卓南周担忧的道:“你刚刚的那句话,若是让周家知道了,恐怕不会善罢甘休。”
卓青梅冷笑:“他们不罢休又能如何?他们的土司之位是怎么来的,大家心知肚明,若当真撕破脸,谁也别想好过!”
卓南周摇头:“可你毕竟是跟周三少有婚约的,即便是拿土司之位来说嘴,周家也不可能会容忍这事。”
卓周两家的渊源太深了,好几代人都有联姻,两方势力交织在一起,无论遇见什么外来的强敌还是内忧都是一起面对的,若是因为这件事而将两家的情分伤了,往后便是弥补都可能弥补不上。
卓青梅却不以为意的道:“周摩就是个酒囊饭袋,成日里花天酒地胡吃胡喝,我以后的丈夫怎么能是这样的窝囊废?”
所以她才对周摩一直拖延婚期没有表示任何的不满,因为她根本就没有想要嫁给周摩。
卓南周的心里盛满了担忧,少主对安亲王说的话若是被家主知道了,只怕家主不会容忍少主这般拿卓家做筹码的事情。
卓青梅看了卓南周一眼:“让你跟着我,不是让你对我的事说七道八的,我说什么你听什么,其他不需要多管!”
卓南周看了一眼身边的人,那人瞧卓青梅不注意他,轻轻颔首,卓南周将视线收了回来,沉默的跟在卓青梅身边,去了周府。
周摩正痴缠着周度,一定要他答应自己所求之事,周度皱着眉,有些不想理会自己这个胞弟。
下人便进来禀报:“大人,卓家少主有事与您商议呢。

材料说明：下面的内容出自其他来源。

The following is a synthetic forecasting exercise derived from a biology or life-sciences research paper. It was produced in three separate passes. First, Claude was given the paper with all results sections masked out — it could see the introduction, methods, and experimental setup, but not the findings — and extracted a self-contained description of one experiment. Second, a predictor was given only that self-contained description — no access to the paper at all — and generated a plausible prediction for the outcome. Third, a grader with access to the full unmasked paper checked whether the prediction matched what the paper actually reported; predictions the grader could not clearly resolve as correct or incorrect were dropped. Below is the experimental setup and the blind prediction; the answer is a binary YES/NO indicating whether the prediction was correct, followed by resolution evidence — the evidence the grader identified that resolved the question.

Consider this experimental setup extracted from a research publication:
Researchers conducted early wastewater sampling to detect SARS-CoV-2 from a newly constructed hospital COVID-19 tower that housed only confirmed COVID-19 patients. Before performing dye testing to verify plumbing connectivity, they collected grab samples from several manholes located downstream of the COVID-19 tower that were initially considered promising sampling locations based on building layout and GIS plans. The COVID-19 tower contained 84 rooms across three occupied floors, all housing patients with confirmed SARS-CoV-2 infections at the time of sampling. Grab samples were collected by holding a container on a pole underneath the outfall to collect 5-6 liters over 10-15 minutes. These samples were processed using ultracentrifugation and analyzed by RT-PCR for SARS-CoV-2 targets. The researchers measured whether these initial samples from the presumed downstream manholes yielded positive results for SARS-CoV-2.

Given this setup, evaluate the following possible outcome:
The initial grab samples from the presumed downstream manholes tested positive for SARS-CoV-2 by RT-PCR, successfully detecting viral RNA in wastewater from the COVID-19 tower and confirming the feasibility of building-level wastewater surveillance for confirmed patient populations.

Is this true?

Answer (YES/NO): NO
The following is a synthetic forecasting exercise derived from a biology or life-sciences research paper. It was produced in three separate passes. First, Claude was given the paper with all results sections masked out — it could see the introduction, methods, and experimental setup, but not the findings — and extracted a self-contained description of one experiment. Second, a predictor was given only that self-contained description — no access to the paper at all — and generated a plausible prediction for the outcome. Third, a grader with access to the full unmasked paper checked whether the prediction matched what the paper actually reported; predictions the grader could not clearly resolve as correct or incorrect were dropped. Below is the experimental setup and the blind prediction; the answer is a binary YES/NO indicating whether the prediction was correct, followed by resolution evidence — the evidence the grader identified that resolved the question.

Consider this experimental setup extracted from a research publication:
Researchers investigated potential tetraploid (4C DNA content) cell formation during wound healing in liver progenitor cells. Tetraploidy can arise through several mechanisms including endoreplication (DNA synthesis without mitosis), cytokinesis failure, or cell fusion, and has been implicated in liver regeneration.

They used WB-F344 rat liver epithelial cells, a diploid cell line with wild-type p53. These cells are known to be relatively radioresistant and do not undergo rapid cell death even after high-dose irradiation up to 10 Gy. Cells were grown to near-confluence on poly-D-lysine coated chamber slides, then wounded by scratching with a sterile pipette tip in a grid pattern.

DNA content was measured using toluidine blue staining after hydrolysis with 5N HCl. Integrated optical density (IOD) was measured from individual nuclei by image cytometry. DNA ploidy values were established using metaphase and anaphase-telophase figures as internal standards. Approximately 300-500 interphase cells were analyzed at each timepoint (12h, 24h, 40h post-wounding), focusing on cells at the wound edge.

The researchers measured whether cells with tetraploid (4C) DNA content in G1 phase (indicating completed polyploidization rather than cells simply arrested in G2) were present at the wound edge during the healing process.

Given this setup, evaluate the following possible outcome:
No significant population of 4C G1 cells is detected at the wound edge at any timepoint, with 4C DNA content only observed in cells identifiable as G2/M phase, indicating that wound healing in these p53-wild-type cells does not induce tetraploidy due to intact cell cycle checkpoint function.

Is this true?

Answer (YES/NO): NO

”
周摩一听,便立即想到了他跟卓青梅的婚约,看着周度的眼光变得越发坚定:“大哥,我可不要娶那个母夜叉!你想法子给我将婚事退了!”
周度虽然很宠爱这个弟弟,但此时听见他说这话,真是有些忍不住想要打他一顿。
卓周两家的婚事是长辈们在世的时候订下的,虽然他也讨厌联姻的事情,但却是多少年的规矩了,不能轻易违背,且就凭他见了安亲王表妹一面,就要自己放弃手头上的事情而投到安亲王麾下,这未免也太儿戏了!
周度沉下脸来,瞪了周摩一眼:“你若无事,便将卓家十二蛊全都练一遍,像你现在这样学无所长,往后便是成了亲也要被人牵制,现在你有我这个大哥能帮衬着你,待我死之后,还有谁能照料你?还不是要你自己!看你现在成日的在外头惹是生非,周家的声誉都要被你败光了!”
周度很少这样凶狠的骂人,可这一次却沉下脸来,可见是真的对周摩不满了。
周摩到底是少了周度十来岁,又从小是被这个大哥管大的,心中对周度又爱又怕,周度一变脸,他便是再得脸也不敢在周度面前放肆,于是只好恹恹不振的回了自己院子。
周度长叹一声,对这个弟弟也是无可奈何,吩咐下人多看着周摩一些,转身去了会客厅。
卓青梅已经等了许久,见周度过来,也不说什么场面话,直接道:“我知道你事情多,忙不过来,我便直说了,你我两家的婚约,我不愿守了,你派人去我家拿婚帖吧,两家婚事就此作废!”
她说完便转身要走,周度连忙拦住她。
“这是谁的意思?周摩与你说了什么,还是你家这么决定的?”
周度第一个念头便是周摩这小子,定然是先跟卓青梅说了什么不合适的话,才会叫卓青梅这般决定。
卓青梅笑了,她转身看向周度,脸上没什么表情,可眼睛里却满盛着趣意。
“周摩能说什么,无非是今天去了哪个窑子,见了哪些美人儿,明天去了哪家花馆,睡了哪家头牌,他这样的秉性,还想娶我回去?简直可笑!”
卓青梅扔下这话,转身便回了卓家。
周度自从做了土司以来,对卓家都是客客气气,十分的谦逊有礼,可这一次却因为周摩的事情,受到这样的气,他气急败坏的去了周摩的院子。
周摩回了院子之后,听说安亲王已经进了川西,他眼睛一亮,这么短的时间,看来卓青梅对安亲王已经上了心,他就说安亲王那样的相貌,给卓青梅这种井底蛙见到了,定然不可能放过的。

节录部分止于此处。